With all the hullabaloo about the closing of Underworld this past Sunday, many people forget that there was another bar just down the street that closed its doors a long time ago that was also very influential: Spin. Shanghai-based DJ Siesta (also known as Jane Siesta), who will be playing this Saturday night at Revolver, cites the basement club, which used to be located on Heping East Road (和平東路) as the place that got her into music.
Siesta moved from Taipei to Hong Kong in the late-1990s but missed the scene at Spin terribly when she was gone. “I didn’t grow up listening to electronic music or around nightclubs or raves, but I was a total Spin kid,” she said in an email interview with the Taipei Times. “Living in Hong Kong was very tough because I didn’t have a group of friends or a place like Spin for me to search for my ‘tribemates.’ One year I went back to Taipei for holiday and DJ Mykal (林哲儀) was playing the Aphrodite tune Woman That Rolls and my old friends were already loving this new style of music that I hadn’t heard before. They told me it was called drum and bass and the rest is history.”
Siesta began her career behind the decks when she started throwing drum and bass parties in Hong Kong in 2004 at smaller clubs. “After taking a three-day crash course at my friends house, I thought I’d give it a go,” Siesta said. “It was really to save money by not paying DJs to play the graveyard set before the punters had rolled up to the party.”
Photo courtesy of Jane Siesta
In 2007, Siesta got her first pair of turntables as a birthday present. The next year, she moved to Shanghai and wanted to elevate her deejaying. “I decided to take it seriously and really practice night and day to be a better DJ,” she said.
Siesta’s deejaying and promoting skills started to pay off when her series of parties known as PHREAKTON, planted the seeds of drum and bass in the ears of many young Chinese partygoers. She’s organized events in Shanghai with top-shelf drum and bass DJs such as Andy C, Roni Size, Goldie, Marky, LTJ Bukem and London Elektricity. When asked about her favorite all-time gig, Siesta said, “I can’t answer that because there were so many. The first timers are always the best. It was electrifying when Goldie played for me the first time.”

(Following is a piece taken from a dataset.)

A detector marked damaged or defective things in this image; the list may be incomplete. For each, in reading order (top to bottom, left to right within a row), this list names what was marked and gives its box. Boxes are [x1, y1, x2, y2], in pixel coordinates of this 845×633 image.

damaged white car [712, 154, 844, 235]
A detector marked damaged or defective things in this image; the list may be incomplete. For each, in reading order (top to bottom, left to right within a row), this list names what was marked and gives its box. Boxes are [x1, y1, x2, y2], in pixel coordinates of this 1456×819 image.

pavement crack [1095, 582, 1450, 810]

The most recent pinnacle in Siesta’s career happened in 2008 when she was selected to be the first DJ from China to attend the Red Bull Music Academy in Barcelona. There she made a track, Long Night, with drum and bass legends, DJ Zinc and MC Stamina.
The DJ business, as well as drum and bass, is dominated by males. Siesta believes that it’s an advantage to being a female drum and bass DJ. “Of course being girls we are given a leg up because there’s extra press and PR value,” she said. “I’m all for it. I believe it’s what you do with it that matters. I’m sure these girls work just as hard, if not harder than their male colleagues and in the end, the music will do the talking.”

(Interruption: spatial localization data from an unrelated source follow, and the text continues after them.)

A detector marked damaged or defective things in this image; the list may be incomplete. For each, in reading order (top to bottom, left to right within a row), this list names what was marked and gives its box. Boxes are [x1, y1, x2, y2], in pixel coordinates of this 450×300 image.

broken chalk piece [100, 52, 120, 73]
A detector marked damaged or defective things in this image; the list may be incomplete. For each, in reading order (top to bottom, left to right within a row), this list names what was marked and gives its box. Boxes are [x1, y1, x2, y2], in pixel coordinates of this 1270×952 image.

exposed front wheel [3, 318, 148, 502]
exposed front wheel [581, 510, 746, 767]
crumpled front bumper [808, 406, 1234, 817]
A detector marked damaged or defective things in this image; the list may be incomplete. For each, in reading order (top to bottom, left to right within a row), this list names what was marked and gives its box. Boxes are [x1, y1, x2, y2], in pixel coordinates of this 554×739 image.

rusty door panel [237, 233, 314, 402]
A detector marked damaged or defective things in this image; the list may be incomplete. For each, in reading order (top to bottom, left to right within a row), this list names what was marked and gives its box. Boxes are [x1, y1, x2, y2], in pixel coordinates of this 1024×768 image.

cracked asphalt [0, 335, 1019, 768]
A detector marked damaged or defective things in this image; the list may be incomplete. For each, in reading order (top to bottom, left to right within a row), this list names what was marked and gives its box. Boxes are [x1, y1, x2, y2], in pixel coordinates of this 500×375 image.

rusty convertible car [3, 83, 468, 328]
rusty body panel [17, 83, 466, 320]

Nowadays, Siesta is grooving to the 130-140 beats per minute of UK bassline music and even throws a monthly party in Hong Kong called Wonky Kong.
“It’s just so fun to experiment with different things and mash it up. It reminds me of falling in love with drum and bass in 1999,” she said.
Siesta will be paying extra luggage charges and lugging her vinyl all the way to Revolver for this special night. She said, “I’ll be playing an all vinyl throwback set, trying to fit in my favorite tunes from between 1999 and 2008. The music will be funky, heavy, accelerating, and it’s gotta be girl-friendly!”
I Love Drum and Bass and Night Zoo present DJ Siesta (with Robi Roka, James Ho, Robin Lai and MC Stoppa) tomorrow at Revolver from 9pm to 5am, 1-2, Roosevelt Rd Sec 1, Taipei City (台北市羅斯福路一段1-2號). Admission is NT$350, which includes a drink.